Limitation of Liability of Directors; Indemnification of Directors and Officers
Our amended and restated certificate of incorporation contains provisions permitted under Delaware General Corporation Law relating to the liability of directors. These provisions eliminate a director’s personal liability for monetary damages resulting from a breach of fiduciary duty, except in circumstances involving or related to:
any breach of the director’s duty of loyalty;
acts or omissions not in good faith or which involve intentional misconduct or a knowing violation of the law;
any violation of Section 174 of the Delaware General Corporation Law (including, among other things, unlawful payment of dividends); or
any transaction from which the director derives an improper personal benefit.

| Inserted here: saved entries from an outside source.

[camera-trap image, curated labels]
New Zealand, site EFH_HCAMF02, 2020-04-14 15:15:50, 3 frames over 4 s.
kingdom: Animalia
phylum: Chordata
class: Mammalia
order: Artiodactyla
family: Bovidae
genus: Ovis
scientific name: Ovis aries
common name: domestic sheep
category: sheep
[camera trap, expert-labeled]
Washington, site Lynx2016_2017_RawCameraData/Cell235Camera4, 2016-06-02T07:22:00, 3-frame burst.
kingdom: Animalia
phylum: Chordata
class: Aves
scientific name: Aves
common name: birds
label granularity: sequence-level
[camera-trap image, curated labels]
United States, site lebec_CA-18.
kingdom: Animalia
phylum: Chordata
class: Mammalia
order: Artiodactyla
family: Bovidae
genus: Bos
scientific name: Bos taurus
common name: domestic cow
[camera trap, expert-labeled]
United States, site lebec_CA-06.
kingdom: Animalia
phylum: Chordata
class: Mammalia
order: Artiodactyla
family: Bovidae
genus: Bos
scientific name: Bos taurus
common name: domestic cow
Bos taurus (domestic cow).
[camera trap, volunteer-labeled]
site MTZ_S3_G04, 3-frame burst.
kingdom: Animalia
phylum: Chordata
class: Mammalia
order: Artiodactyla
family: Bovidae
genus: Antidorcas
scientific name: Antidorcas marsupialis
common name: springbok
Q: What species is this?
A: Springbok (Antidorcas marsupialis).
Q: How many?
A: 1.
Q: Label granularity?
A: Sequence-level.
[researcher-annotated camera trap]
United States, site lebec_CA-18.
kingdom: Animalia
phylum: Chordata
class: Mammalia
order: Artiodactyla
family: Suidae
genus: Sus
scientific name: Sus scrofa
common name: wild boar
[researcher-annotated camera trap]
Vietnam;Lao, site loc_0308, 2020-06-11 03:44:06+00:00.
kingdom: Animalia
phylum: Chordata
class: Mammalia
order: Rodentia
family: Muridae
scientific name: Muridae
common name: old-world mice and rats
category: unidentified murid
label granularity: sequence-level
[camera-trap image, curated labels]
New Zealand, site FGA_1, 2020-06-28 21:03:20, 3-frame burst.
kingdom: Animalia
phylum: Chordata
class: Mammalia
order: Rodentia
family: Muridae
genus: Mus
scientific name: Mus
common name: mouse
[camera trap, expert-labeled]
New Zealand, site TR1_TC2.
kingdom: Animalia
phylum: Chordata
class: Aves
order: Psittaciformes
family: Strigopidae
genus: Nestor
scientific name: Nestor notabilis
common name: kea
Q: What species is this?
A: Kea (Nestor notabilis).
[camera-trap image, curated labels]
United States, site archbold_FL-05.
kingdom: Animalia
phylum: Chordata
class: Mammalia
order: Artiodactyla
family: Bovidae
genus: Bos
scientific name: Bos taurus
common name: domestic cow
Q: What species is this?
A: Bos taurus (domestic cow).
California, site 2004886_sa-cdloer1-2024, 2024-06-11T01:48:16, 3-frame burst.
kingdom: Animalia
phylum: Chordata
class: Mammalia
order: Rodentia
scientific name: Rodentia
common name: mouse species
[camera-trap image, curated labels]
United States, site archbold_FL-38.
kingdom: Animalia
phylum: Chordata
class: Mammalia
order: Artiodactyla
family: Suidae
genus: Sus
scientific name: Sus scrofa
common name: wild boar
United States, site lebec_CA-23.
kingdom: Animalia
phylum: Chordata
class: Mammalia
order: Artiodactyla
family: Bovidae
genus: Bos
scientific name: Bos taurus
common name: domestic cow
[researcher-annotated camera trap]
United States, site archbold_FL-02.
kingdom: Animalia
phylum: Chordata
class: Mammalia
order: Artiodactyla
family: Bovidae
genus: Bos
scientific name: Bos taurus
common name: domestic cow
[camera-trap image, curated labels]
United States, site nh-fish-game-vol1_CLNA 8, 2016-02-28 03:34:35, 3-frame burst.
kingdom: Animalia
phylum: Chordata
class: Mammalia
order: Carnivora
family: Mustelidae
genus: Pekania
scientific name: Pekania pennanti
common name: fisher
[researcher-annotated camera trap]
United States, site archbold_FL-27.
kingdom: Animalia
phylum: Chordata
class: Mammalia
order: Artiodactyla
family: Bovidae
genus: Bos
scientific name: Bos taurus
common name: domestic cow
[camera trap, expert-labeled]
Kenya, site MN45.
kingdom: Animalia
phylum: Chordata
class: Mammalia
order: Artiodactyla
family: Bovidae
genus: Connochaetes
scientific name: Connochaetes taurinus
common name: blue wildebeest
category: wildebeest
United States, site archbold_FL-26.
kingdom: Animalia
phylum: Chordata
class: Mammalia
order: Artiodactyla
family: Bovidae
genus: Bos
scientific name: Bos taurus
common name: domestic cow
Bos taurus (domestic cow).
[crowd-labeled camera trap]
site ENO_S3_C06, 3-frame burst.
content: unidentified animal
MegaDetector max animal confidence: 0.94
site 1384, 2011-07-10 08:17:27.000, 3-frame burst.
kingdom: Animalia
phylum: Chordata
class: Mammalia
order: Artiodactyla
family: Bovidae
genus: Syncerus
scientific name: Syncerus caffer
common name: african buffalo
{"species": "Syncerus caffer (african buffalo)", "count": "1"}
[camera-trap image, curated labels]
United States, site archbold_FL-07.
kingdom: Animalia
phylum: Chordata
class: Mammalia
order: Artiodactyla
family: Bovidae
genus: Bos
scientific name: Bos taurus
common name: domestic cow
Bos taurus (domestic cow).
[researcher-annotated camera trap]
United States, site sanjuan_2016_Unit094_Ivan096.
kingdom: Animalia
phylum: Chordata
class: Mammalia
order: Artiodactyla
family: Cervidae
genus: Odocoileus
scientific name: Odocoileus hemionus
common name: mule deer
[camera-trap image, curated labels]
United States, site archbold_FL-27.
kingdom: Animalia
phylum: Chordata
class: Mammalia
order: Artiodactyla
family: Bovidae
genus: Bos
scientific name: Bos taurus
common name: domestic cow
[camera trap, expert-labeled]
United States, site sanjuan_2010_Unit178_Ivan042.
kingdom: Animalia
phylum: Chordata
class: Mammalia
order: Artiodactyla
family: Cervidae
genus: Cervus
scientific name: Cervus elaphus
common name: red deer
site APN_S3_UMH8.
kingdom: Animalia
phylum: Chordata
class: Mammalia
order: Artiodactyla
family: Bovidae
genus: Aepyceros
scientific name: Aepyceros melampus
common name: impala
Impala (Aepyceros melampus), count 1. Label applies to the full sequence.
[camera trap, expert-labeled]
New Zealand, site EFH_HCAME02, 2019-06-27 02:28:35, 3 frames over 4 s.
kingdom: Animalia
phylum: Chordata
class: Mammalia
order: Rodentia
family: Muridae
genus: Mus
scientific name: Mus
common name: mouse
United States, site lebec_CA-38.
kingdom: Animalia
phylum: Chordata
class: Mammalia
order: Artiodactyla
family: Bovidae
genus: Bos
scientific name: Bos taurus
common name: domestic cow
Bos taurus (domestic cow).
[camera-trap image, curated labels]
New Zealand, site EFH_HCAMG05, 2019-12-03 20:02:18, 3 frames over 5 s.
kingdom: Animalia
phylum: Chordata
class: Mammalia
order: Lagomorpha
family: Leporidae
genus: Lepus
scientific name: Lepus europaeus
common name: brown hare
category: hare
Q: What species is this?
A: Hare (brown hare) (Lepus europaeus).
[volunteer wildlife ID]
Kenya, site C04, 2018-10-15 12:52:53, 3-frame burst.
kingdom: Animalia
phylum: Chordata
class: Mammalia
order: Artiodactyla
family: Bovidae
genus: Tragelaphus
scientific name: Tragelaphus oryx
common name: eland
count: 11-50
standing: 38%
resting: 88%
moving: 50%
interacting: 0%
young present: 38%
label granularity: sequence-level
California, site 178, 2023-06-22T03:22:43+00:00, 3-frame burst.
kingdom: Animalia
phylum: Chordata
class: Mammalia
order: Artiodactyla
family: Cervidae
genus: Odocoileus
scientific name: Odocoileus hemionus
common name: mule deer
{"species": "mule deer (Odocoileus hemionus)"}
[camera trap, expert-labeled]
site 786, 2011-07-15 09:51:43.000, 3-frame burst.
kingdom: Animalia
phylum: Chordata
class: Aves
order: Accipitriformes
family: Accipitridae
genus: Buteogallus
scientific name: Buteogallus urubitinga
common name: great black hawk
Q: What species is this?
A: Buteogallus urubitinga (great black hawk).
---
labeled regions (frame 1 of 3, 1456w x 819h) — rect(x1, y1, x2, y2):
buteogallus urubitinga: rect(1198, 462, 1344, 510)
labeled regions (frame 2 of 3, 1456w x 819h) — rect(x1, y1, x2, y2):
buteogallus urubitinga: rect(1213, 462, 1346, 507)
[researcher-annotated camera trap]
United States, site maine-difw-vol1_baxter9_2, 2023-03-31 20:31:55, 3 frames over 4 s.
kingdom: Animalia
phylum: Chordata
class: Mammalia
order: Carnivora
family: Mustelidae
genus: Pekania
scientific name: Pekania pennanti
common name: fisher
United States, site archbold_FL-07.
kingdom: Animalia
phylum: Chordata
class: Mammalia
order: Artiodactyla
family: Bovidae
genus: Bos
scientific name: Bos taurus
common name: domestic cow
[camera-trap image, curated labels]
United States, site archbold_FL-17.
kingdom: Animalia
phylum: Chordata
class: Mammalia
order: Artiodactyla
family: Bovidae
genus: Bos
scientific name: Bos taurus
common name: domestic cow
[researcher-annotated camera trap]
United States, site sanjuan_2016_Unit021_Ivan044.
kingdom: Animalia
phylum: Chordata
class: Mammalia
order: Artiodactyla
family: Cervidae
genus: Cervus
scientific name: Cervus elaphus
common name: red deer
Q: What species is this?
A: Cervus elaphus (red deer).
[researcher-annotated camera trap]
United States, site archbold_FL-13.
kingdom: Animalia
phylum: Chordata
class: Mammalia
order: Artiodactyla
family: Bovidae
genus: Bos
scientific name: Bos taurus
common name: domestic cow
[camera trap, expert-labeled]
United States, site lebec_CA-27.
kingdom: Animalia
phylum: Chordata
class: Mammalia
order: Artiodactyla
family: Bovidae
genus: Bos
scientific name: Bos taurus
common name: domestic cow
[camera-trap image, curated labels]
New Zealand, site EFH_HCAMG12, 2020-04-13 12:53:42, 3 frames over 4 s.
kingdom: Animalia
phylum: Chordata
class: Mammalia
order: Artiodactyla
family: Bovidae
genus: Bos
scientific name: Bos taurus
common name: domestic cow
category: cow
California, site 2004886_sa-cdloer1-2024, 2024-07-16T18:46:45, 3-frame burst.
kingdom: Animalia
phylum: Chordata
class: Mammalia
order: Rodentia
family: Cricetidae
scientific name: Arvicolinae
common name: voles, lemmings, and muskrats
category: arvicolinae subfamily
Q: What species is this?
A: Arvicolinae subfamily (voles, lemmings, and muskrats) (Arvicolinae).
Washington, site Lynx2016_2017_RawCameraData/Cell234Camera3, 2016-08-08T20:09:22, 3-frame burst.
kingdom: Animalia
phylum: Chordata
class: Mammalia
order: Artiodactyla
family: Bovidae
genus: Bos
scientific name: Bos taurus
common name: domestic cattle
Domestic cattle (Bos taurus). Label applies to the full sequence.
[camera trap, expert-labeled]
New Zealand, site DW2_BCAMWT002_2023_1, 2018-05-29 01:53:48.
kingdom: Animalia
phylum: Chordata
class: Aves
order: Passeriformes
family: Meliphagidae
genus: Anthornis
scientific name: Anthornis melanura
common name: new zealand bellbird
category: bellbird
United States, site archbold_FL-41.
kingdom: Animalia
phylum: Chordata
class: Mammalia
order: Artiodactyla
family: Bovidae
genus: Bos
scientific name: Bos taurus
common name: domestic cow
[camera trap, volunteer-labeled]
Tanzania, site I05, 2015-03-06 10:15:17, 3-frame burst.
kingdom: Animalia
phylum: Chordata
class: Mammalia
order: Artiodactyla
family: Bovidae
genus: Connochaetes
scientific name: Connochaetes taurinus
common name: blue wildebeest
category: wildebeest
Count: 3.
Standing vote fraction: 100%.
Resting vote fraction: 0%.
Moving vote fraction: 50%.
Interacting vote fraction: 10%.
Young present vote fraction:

The principal effect of the limitation on liability provision is that a stockholder will be unable to prosecute an action for monetary damages against a director unless the stockholder can demonstrate a basis for liability for which indemnification is not available under the Delaware General Corporation Law. These provisions, however, should not limit or eliminate our rights or any stockholder’s rights to seek non-monetary relief, such as an injunction or rescission, in the event of a breach of director’s fiduciary duty. These provisions will not alter a director’s liability under federal securities laws. The inclusion of this provision in our certificate of incorporation may discourage or deter stockholders or management from bringing a lawsuit against directors for a breach of their fiduciary duties, even though such an action, if successful, might otherwise have benefited us and our stockholders.
Our amended and restated bylaws require us to indemnify and advance expenses to our directors and officers to the fullest extent not prohibited by the Delaware General Corporation Law and other applicable law, except in the case of a proceeding instituted by the director without the approval of our Board. Our amended and restated bylaws also provide that we are required to indemnify our directors and officers, to the fullest extent permitted by law, for all judgments, fines, settlements, legal fees and other expenses incurred in connection with pending or threatened legal proceedings because of the director’s or officer’s positions with us or another entity that the director or officer serves at our request, subject to various conditions, and to advance funds to our directors and officers to enable them to defend against such proceedings. To receive indemnification, the director or officer must have been successful in the legal proceeding or have acted in good faith and in what was reasonably believed to be a lawful manner in our best interest and, with respect to any criminal proceeding, had no reasonable cause to believe his or her conduct was unlawful.
We have entered into an indemnification agreement with each of our directors and officers. The indemnification agreements provide our directors and officers with contractual rights to the indemnification and expense advancement rights provided under our amended and restated bylaws, as well as contractual rights to additional indemnification as provided in the indemnification agreement.
Transfer Agent and Registrar
Computershare Limited serves as transfer agent and registrar for our Class A common stock.